I’ve made this statement countless times before realizing that sometimes the reality is you will lose your way. The good news is that there is a way to negotiate these times. And perhaps not surprisingly, it takes practice to move through these times because as an entrepreneur it doesn’t just happen once.

Losing your way is the result of losing perspective. Recapture it.

The steps that follow have become somewhat of a prescription over the years for me and those I mentor.

Step 1: Revisit your original inspiration

Starting a venture, for most founders, is usually a well-considered decision (and usually a step that comes after a fair bit of side-hustling and experimentation). That single decision to start is usually born from a repeated experience combined with a nagging desire to create a new order.
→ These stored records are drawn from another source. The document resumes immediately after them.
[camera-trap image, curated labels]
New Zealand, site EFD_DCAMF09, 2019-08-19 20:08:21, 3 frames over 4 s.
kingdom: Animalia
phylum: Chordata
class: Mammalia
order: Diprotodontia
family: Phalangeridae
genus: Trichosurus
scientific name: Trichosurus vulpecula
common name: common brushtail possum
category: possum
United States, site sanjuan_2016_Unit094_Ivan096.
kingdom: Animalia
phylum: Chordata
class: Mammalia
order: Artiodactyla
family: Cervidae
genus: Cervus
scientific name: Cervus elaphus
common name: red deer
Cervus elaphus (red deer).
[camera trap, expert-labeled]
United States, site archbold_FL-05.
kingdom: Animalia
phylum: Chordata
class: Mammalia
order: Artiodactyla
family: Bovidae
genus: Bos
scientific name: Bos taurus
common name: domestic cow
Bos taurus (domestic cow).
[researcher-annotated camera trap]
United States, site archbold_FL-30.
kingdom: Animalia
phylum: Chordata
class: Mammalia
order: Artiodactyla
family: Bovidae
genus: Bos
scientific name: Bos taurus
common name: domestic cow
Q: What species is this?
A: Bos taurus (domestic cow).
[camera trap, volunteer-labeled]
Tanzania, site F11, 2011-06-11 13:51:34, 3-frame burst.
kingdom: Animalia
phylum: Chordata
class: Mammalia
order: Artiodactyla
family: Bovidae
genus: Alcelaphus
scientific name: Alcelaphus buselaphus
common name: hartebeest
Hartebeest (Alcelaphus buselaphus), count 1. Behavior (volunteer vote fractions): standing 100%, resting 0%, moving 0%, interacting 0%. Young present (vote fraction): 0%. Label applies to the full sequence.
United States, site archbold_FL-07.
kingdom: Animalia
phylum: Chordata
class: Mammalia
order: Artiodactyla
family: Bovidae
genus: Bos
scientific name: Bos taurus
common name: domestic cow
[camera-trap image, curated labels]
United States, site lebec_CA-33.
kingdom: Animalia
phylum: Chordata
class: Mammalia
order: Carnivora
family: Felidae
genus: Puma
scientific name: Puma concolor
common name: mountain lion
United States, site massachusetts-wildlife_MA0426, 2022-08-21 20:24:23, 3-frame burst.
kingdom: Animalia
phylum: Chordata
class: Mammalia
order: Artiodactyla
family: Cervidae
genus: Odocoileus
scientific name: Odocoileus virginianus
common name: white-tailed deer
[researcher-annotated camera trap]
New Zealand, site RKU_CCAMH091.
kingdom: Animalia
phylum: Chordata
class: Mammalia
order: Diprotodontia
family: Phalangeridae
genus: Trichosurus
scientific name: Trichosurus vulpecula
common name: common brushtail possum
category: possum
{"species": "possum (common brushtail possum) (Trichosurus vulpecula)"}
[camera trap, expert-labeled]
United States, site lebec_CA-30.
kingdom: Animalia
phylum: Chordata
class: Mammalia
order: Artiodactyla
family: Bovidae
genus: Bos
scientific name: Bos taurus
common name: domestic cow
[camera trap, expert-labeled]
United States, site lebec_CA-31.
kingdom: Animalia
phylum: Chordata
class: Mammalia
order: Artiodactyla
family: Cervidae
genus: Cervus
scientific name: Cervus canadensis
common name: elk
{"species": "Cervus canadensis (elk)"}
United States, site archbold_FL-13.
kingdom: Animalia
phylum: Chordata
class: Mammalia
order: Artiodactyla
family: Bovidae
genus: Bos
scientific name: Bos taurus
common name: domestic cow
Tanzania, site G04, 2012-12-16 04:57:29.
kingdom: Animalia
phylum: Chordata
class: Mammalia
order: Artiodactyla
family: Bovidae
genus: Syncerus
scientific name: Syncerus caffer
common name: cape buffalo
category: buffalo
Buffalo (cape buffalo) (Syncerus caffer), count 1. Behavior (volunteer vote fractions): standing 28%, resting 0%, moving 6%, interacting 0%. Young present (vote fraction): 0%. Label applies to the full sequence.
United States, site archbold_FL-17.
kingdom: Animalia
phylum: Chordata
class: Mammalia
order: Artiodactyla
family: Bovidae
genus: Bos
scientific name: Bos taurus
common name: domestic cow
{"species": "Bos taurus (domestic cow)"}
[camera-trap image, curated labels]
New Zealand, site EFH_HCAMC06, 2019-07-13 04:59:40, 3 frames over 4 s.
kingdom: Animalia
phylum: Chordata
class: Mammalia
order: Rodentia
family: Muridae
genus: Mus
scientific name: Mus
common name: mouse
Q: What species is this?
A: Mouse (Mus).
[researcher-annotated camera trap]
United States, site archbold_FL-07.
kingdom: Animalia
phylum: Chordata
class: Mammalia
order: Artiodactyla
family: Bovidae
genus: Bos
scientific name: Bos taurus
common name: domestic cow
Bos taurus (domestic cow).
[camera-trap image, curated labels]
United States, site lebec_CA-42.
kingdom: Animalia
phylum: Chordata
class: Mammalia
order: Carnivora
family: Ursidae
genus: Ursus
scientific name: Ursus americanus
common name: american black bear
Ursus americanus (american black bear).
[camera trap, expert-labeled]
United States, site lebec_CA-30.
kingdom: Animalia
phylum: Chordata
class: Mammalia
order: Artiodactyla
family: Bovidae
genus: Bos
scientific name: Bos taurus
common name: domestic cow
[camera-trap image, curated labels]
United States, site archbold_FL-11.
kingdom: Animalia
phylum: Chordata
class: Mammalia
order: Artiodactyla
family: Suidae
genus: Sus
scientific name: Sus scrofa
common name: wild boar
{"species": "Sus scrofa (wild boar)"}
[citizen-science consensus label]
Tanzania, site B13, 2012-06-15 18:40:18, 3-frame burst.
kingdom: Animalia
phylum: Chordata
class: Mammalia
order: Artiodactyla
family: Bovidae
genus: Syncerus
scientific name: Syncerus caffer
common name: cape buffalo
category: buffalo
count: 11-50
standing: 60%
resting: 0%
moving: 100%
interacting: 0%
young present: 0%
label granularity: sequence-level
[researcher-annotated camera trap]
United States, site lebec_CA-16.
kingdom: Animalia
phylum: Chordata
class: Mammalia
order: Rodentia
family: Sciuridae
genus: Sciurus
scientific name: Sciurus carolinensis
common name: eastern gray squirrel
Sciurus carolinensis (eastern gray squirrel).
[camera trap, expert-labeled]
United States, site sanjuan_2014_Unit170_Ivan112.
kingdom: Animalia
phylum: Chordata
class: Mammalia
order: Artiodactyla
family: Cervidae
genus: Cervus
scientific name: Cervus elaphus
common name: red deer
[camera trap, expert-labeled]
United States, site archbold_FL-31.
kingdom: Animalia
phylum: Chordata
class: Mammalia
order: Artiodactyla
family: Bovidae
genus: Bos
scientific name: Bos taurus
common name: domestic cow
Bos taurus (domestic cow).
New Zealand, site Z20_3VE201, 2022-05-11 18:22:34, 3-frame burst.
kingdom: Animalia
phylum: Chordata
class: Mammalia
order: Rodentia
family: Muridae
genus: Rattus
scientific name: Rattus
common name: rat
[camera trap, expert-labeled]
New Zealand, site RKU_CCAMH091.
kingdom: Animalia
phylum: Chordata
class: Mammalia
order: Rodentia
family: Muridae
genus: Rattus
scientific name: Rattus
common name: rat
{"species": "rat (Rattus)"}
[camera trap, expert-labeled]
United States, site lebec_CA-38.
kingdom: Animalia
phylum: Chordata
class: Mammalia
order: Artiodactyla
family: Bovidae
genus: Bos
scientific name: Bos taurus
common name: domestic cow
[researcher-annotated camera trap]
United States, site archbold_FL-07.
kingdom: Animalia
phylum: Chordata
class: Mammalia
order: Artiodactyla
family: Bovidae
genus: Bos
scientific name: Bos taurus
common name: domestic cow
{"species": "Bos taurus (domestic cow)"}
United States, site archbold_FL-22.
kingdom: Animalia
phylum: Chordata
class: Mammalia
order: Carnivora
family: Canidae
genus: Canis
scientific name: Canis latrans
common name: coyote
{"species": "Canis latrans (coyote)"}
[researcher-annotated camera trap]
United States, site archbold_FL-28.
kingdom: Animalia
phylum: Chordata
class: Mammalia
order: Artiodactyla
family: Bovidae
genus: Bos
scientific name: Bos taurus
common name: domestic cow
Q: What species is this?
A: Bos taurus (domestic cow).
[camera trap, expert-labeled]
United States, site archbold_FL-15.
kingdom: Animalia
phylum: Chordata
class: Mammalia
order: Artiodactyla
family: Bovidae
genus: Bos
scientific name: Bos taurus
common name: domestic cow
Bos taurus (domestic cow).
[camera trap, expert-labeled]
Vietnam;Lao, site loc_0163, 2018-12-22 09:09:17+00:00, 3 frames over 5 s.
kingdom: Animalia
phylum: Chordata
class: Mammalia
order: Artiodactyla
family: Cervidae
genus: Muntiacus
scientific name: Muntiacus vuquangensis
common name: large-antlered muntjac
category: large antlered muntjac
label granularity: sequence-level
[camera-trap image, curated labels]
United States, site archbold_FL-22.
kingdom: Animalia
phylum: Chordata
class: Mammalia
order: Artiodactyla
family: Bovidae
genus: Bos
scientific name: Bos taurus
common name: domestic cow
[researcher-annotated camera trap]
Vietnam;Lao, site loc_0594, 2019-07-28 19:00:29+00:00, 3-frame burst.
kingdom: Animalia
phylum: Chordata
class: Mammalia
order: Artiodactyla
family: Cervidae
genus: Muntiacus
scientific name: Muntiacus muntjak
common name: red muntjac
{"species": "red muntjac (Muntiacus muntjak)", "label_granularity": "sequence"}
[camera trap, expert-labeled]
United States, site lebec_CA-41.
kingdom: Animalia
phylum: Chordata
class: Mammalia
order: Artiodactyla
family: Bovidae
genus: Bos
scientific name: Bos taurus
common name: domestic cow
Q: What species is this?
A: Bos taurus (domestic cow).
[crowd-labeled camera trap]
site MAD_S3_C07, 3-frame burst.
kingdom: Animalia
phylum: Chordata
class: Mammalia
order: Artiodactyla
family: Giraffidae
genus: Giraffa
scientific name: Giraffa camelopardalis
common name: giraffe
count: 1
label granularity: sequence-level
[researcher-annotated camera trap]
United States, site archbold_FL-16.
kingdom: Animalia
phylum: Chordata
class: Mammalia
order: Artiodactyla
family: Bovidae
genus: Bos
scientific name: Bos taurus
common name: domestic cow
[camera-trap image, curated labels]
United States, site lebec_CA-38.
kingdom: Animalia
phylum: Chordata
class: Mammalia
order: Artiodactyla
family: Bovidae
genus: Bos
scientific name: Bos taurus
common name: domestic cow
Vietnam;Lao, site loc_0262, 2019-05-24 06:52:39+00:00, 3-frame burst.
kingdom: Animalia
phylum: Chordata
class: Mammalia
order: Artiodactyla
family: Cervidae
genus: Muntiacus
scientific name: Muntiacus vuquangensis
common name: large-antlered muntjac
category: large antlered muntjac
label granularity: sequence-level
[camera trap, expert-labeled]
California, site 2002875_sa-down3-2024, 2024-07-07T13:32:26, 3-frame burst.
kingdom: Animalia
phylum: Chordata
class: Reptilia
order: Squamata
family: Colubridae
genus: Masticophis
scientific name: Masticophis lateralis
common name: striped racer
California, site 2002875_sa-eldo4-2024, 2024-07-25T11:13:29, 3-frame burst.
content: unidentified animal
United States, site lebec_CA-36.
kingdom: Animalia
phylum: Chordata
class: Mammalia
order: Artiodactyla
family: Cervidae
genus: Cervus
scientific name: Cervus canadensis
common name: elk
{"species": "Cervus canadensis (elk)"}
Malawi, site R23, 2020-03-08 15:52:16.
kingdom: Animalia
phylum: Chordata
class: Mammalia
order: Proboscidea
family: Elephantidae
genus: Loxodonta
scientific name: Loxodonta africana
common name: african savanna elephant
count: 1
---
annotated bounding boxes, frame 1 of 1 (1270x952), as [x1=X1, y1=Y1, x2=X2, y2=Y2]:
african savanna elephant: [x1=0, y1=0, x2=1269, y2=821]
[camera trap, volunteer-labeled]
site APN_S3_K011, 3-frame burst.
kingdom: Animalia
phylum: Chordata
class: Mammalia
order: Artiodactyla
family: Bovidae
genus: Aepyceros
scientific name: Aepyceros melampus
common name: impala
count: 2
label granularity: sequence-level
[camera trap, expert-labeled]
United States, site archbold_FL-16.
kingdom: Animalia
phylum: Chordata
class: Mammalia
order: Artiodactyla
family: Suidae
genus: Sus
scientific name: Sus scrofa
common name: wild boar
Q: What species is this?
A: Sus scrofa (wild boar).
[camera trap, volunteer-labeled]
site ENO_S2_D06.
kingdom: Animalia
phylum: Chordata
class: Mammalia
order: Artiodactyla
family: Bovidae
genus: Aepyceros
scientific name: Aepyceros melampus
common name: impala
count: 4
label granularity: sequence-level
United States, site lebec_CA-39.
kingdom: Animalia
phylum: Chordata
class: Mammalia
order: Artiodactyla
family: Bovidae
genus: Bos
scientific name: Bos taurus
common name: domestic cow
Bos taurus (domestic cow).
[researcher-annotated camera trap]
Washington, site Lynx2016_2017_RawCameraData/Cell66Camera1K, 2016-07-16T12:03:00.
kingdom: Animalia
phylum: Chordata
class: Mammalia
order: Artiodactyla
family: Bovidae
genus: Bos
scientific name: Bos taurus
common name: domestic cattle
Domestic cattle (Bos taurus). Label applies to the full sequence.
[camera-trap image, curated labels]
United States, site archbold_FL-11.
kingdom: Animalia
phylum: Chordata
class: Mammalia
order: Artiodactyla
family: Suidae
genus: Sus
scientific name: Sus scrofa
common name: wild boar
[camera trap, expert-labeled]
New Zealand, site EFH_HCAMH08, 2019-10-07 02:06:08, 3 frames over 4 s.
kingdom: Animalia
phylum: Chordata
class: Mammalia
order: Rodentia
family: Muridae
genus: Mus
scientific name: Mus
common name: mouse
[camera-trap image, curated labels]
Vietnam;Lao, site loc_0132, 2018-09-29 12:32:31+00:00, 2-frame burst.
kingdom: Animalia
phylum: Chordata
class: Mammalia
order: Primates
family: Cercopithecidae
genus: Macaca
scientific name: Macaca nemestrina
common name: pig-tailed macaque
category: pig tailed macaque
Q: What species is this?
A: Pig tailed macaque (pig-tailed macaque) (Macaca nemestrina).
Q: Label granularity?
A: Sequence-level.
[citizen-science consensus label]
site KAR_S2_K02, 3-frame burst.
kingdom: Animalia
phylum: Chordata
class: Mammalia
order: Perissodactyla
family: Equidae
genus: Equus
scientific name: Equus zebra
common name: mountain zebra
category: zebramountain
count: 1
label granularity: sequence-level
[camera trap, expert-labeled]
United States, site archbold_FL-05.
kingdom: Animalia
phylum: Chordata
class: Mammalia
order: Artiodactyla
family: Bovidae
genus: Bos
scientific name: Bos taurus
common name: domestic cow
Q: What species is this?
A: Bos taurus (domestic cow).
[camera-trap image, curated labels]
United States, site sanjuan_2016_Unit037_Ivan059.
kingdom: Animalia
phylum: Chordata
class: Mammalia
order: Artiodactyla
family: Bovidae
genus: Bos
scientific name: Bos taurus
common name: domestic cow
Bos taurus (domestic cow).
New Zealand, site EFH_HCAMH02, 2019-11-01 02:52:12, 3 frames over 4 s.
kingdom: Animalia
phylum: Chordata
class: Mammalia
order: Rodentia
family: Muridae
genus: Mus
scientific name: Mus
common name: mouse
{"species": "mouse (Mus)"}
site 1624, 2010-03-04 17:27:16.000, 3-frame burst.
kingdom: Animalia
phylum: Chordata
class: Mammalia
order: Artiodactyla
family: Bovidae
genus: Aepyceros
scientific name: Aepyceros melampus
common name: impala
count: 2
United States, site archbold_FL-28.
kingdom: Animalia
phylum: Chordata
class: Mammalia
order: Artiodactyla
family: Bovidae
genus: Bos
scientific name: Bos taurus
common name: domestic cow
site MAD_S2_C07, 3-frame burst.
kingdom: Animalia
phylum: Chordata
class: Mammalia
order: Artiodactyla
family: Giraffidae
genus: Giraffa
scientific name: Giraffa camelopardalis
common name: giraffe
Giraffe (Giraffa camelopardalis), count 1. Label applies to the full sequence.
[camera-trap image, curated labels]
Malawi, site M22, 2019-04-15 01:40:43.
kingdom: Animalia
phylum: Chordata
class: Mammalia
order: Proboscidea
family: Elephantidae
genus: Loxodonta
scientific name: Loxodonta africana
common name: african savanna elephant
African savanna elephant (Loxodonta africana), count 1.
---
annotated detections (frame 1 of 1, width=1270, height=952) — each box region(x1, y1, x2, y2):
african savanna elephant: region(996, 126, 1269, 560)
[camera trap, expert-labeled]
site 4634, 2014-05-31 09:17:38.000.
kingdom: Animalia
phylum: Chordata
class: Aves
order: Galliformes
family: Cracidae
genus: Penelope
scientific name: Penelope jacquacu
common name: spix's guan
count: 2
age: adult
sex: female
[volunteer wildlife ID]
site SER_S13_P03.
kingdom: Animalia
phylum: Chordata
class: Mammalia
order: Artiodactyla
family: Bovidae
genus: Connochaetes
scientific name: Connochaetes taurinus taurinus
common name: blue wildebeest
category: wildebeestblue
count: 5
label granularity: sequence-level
Whatever that experience was, the one that started you on today’s journey, find evidence of it. The first text you sent to your friend telling them you’re going to start a business, the street corner where you saw the need hiding in plain sight, or the disappointment you had when a product let you down and you thought you could do it better.

Whatever it was, find it.

It will show you how far you’ve come.

Step 2: Call your mentor

If you don’t have a mentor, get one.

If you have one, call them and ask for help by explaining how you’re feeling and how you’re framing the issues that are making you feel the way are feeling.

Be vulnerable. Tell it how it is. Mentors are a founder’s safe place because nine times out of ten, we’ve been there too! Let them hear what you’re thinking.

As difficult as it might be, pay very close attention to what they have to say. More often than not, they will be helping you break down the issues that feel insurmountable. The value they will present you is perspective.

Step 3: Sleep + Exercise. Repeat.

Get home, switch off your phone, put it anywhere that isn’t your bedroom and sleep. Wake up the next morning and exercise. Then turn your phone on.

Beyond the immediate benefits to your brain’s chemistry, you’ll become reacquainted with the world. And perspective.

Step 4: Complete a business model canvas

This one-pager (and I prefer the free one from leanstack.com) helps ask the fundamental macro questions that are essential to any venture. The speed at which founders run and adjust often means that they will lose sight of who their target customer is, how they want to make money (compared to how to actually make money) and a suite of other fundamentals.

Get reacquainted with the business model you’re building. Not only will this show you how far you’ve come, it may also show you what changes need to be made for you to regain an even footing. Every time I’ve done this, it’s provided much-needed perspective.

Step 5: Pay it forward by helping others

‘When we help others, the focus of our mind assumes a broader horizon within which we are able to see our own petty problems in a more realistic proportion. What previously appeared to be daunting and unbearable, which is what often makes our problems so overwhelming, tends to lose its intensity.’ – Dalia Lama

A final note about this hypothesis

The root causes of most things that result in a founder losing their way can be identified and managed when they have perspective.

This is a hypothesis that I’ve seen proven time and time again. This doesn’t mean that difficult decisions are made easier. It means that those decisions can be taken objectively.

Tactical, day-to-day issues will always conspire against perspective. That’s why it’s our job as entrepreneurs to recapture perspective as often as possible.